History 477

Devine

Spring 2013

 

Neil Harris, Humbug: The Art of P.T. Barnum

 

Chapter 3, “The Operational Aesthetic”

 

  1. Why did antebellum Americans – who European visitors considered hard-headed and skeptical – seem so susceptible to hoaxes such as Joice Heth and the Fiji Mermaid?  According to the author, why did Americans’ skepticism and pride in their technological acumen make them all the more susceptible to such hoaxes?

 

  1. How did the democratic, egalitarian political culture of Jacksonian America facilitate Americans’ willingness to believe in hoaxes?

 

  1. How did Americans’ reading preferences reflect their infatuation with technology and science?

 

  1. How did Barnum capitalize on Americans’ interest in hoaxes?  Why were his advertising techniques especially effective at luring customers to his attractions?

 

  1. Why does the author argue that American audiences preferred to focus on unmasking hoaxes rather than contemplating works of art?

 

  1. How did Barnum redefine what constituted “good” art?  How was his definition somewhat related to the Transcendentalists’ notions of “good” art?

 

  1. What does the author mean by the term “operational aesthetic”?

 

  1. How were deception, exposure, and even conspiracy related?  Why were all equally fascinating to American audiences?

 

  1. Why was the South less enamored with both Barnum and the operational aesthetic? 

 

  1. Why was the fiction of Harriet Beecher Stowe and especially Edgar Allen Poe popular with antebellum Americans?  How does this popularity relate to the operational aesthetic?

 

  1. Why did Barnum believe that in appealing to American audiences, “perfection and absolute conviction in exhibits made them less valuable” (89)?

 

Chapter 8 “The Man of Confidence”

 

  1. What kinds of messages does Barnum convey to readers in the early chapters of his autobiography?

 

  1. How do the early chapters reflect Barnum’s fascination with the gap between the real and the apparent? 

 

  1. What were some of the characteristics of the “Yankee” of Barnum’s day?  What did the Yankee’s critics say about him?

 

  1. According to the author, how did Barnum want his readers to see him?  What evidence does the author give to support his argument?

 

  1. Why was Barnum ambivalent or even dubious about the very “Yankee” qualities that had made him rich?

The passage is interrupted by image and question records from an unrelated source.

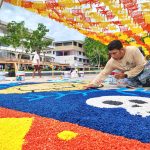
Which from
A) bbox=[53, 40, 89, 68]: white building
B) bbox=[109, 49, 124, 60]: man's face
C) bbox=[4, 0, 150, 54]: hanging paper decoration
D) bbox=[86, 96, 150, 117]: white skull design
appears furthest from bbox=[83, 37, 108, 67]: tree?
bbox=[86, 96, 150, 117]: white skull design

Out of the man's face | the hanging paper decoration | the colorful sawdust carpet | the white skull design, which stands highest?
the hanging paper decoration

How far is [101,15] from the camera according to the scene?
9750mm

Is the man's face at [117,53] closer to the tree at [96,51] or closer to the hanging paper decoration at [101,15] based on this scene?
the hanging paper decoration at [101,15]

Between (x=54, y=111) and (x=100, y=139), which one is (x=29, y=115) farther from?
(x=100, y=139)

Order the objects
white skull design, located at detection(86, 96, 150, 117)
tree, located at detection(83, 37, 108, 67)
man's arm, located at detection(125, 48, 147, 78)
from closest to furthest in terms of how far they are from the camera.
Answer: white skull design, located at detection(86, 96, 150, 117) < man's arm, located at detection(125, 48, 147, 78) < tree, located at detection(83, 37, 108, 67)

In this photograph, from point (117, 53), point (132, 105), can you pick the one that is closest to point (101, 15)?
point (117, 53)

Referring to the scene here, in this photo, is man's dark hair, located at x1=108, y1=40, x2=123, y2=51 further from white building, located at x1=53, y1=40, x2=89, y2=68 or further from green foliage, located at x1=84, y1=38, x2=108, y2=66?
white building, located at x1=53, y1=40, x2=89, y2=68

Why did he believe that “the greatest humbug of all was the man who believed everything and everyone to be humbug”? (217)

 

  1. How did Barnum define “humbug”?  Why did Barnum defend illusion and exaggeration?  What good purpose did such things serve?

 

  1. Why might the existence of successful “confidence men” be an indication of a healthy society?

 

  1. What explains the virulent negative reaction to Barnum and his autobiography among British commentators?

 

  1. Why does the author believe Barnum’s attitude about entertainment and toward his audience was more democratic than that of his British critics?

 

  1. Why did Barnum become a hero to an antebellum American society that, according to the author, “worshipped both equality and achievement”? Why did Americans accept Barnum as both a trickster and a moralist?